### GIVEN DATA
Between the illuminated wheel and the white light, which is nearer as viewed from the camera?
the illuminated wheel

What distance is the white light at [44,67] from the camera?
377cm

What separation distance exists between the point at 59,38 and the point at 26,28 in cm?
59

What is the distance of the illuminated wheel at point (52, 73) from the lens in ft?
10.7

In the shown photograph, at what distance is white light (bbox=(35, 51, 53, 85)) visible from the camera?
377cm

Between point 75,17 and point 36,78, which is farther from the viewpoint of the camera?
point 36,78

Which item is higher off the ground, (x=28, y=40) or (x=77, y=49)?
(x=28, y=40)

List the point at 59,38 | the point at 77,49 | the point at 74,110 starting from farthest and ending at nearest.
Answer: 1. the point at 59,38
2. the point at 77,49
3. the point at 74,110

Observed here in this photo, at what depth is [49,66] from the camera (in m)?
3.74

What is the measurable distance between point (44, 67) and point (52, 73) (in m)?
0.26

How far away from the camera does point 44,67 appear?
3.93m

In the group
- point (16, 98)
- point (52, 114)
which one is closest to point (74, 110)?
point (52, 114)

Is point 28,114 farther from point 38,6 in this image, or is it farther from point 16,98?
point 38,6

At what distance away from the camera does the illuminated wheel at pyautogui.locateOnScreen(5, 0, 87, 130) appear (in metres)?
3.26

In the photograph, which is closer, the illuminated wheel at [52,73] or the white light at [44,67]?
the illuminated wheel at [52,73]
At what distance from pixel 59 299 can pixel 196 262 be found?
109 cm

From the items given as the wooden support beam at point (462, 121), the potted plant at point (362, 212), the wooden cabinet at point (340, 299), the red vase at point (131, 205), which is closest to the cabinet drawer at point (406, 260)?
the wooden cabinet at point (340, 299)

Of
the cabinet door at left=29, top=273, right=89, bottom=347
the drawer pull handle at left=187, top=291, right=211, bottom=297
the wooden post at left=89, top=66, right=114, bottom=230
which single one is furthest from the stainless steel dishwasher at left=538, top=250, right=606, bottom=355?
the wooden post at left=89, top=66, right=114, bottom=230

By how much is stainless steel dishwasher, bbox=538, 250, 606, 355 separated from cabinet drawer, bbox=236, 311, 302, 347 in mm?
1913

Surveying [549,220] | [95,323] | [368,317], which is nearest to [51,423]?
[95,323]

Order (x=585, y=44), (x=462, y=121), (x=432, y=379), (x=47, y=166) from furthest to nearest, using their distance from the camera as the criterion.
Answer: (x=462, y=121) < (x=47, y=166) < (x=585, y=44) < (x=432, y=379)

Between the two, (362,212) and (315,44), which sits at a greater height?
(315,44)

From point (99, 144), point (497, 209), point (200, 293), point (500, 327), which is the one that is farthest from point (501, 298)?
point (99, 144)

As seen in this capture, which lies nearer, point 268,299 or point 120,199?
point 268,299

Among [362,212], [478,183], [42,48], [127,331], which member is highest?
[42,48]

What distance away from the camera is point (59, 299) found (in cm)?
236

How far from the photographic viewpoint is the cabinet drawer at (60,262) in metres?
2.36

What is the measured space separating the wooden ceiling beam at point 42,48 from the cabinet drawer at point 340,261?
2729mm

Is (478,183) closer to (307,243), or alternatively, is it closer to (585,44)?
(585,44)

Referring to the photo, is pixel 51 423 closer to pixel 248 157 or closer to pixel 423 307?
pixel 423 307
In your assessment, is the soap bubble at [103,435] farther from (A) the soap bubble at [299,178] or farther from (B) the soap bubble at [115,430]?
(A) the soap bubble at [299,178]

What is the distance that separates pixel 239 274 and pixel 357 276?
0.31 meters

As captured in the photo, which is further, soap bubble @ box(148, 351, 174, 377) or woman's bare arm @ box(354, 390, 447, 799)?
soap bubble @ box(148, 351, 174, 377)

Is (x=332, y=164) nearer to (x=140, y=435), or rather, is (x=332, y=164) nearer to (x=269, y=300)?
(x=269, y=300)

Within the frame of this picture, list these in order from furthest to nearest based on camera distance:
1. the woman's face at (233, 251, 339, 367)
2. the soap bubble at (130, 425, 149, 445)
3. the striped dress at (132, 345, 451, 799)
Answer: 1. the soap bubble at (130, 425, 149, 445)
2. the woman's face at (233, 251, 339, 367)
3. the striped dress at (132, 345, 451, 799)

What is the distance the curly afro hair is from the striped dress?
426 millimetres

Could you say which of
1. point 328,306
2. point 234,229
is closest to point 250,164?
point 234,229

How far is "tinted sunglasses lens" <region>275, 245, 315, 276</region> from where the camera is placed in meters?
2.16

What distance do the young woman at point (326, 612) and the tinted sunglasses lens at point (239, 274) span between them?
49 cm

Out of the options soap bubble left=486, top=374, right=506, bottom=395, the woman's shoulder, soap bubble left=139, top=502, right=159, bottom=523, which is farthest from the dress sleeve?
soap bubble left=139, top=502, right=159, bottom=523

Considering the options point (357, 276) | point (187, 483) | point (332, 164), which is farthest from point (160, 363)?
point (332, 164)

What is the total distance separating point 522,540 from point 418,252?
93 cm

### DIRECTIVE
Write the complete data out, exactly as above.

### THE RESULT
Between the illuminated wheel and the white light, which is nearer as viewed from the camera?
the illuminated wheel

What distance is the white light at [44,67] from the camera?
377cm

What separation distance exists between the point at 59,38 and the point at 26,28 in cm?
59

What is the distance of the illuminated wheel at point (52, 73) from the lens in ft?
10.7

In the shown photograph, at what distance is white light (bbox=(35, 51, 53, 85)) visible from the camera?
377cm

Between point 75,17 and point 36,78, which is farther from the viewpoint of the camera?
point 36,78

Which item is higher off the ground, (x=28, y=40) or (x=77, y=49)?
(x=28, y=40)

List the point at 59,38 | the point at 77,49 | the point at 74,110 starting from farthest and ending at nearest.
Answer: 1. the point at 59,38
2. the point at 77,49
3. the point at 74,110

Observed here in this photo, at what depth is [49,66] from the camera (in m)?
3.74

What is the measurable distance between point (44, 67) and point (52, 73) (in m)?
0.26

How far away from the camera does point 44,67 appear?
3.93m

In the group
- point (16, 98)
- point (52, 114)
which one is closest to point (74, 110)?
point (52, 114)

Is point 28,114 farther from point 38,6 in this image, or is it farther from point 16,98?
point 38,6

At what distance away from the camera does the illuminated wheel at pyautogui.locateOnScreen(5, 0, 87, 130) appear (in metres)?
3.26

In the photograph, which is closer, the illuminated wheel at [52,73] or the white light at [44,67]?
the illuminated wheel at [52,73]
At what distance from pixel 59 299 can pixel 196 262 be found?
109 cm

From the items given as the wooden support beam at point (462, 121), the potted plant at point (362, 212), the wooden cabinet at point (340, 299), the red vase at point (131, 205), which is closest to the cabinet drawer at point (406, 260)?
the wooden cabinet at point (340, 299)

Of
the cabinet door at left=29, top=273, right=89, bottom=347
the drawer pull handle at left=187, top=291, right=211, bottom=297
the wooden post at left=89, top=66, right=114, bottom=230
which single one is furthest from the stainless steel dishwasher at left=538, top=250, right=606, bottom=355?
the wooden post at left=89, top=66, right=114, bottom=230

By how much is stainless steel dishwasher, bbox=538, 250, 606, 355 separated from cabinet drawer, bbox=236, 311, 302, 347 in mm?
1913

Surveying [549,220] | [95,323] | [368,317], which is nearest to [51,423]?
[95,323]

Order (x=585, y=44), (x=462, y=121), (x=432, y=379), (x=47, y=166) from furthest to nearest, using their distance from the camera as the criterion.
Answer: (x=462, y=121) < (x=47, y=166) < (x=585, y=44) < (x=432, y=379)

Between the two, (362,212) and (315,44), which sits at a greater height?
(315,44)

From point (99, 144), point (497, 209), point (200, 293), point (500, 327), which is the one that is farthest from point (501, 298)?
point (99, 144)

As seen in this capture, which lies nearer, point 268,299 or point 120,199?
point 268,299

Among [362,212], [478,183], [42,48], [127,331], which member is highest?
[42,48]

What distance away from the camera is point (59, 299) found (in cm)?
236

How far from the photographic viewpoint is the cabinet drawer at (60,262) in metres?
2.36

What is the measured space separating the wooden ceiling beam at point 42,48 from the cabinet drawer at point 340,261?
2729mm

Is (478,183) closer to (307,243), or alternatively, is it closer to (585,44)?
(585,44)

Referring to the photo, is pixel 51 423 closer to pixel 248 157 or closer to pixel 423 307?
pixel 423 307
In your assessment, is the soap bubble at [103,435] farther from (A) the soap bubble at [299,178] or farther from (B) the soap bubble at [115,430]?
(A) the soap bubble at [299,178]

What is the distance that separates pixel 239 274 and pixel 357 276?
0.31 meters

As captured in the photo, which is further, soap bubble @ box(148, 351, 174, 377) or woman's bare arm @ box(354, 390, 447, 799)?
soap bubble @ box(148, 351, 174, 377)

Is (x=332, y=164) nearer to (x=140, y=435), or rather, is (x=332, y=164) nearer to (x=269, y=300)?
(x=269, y=300)

Within the frame of this picture, list these in order from furthest to nearest based on camera distance:
1. the woman's face at (233, 251, 339, 367)
2. the soap bubble at (130, 425, 149, 445)
3. the striped dress at (132, 345, 451, 799)
Answer: 1. the soap bubble at (130, 425, 149, 445)
2. the woman's face at (233, 251, 339, 367)
3. the striped dress at (132, 345, 451, 799)

What is the distance the curly afro hair is from the striped dress?
426 millimetres

Could you say which of
1. point 328,306
2. point 234,229
is closest to point 250,164?
point 234,229

How far is "tinted sunglasses lens" <region>275, 245, 315, 276</region> from where the camera is placed in meters?
2.16

What distance do the young woman at point (326, 612) and the tinted sunglasses lens at point (239, 274) span between them?
49 cm

Out of the options soap bubble left=486, top=374, right=506, bottom=395, the woman's shoulder, soap bubble left=139, top=502, right=159, bottom=523, which is farthest from the dress sleeve?
soap bubble left=139, top=502, right=159, bottom=523

Considering the options point (357, 276) | point (187, 483) | point (332, 164), which is farthest from point (160, 363)?
point (332, 164)

What is the total distance separating point 522,540 from point 418,252?
93 cm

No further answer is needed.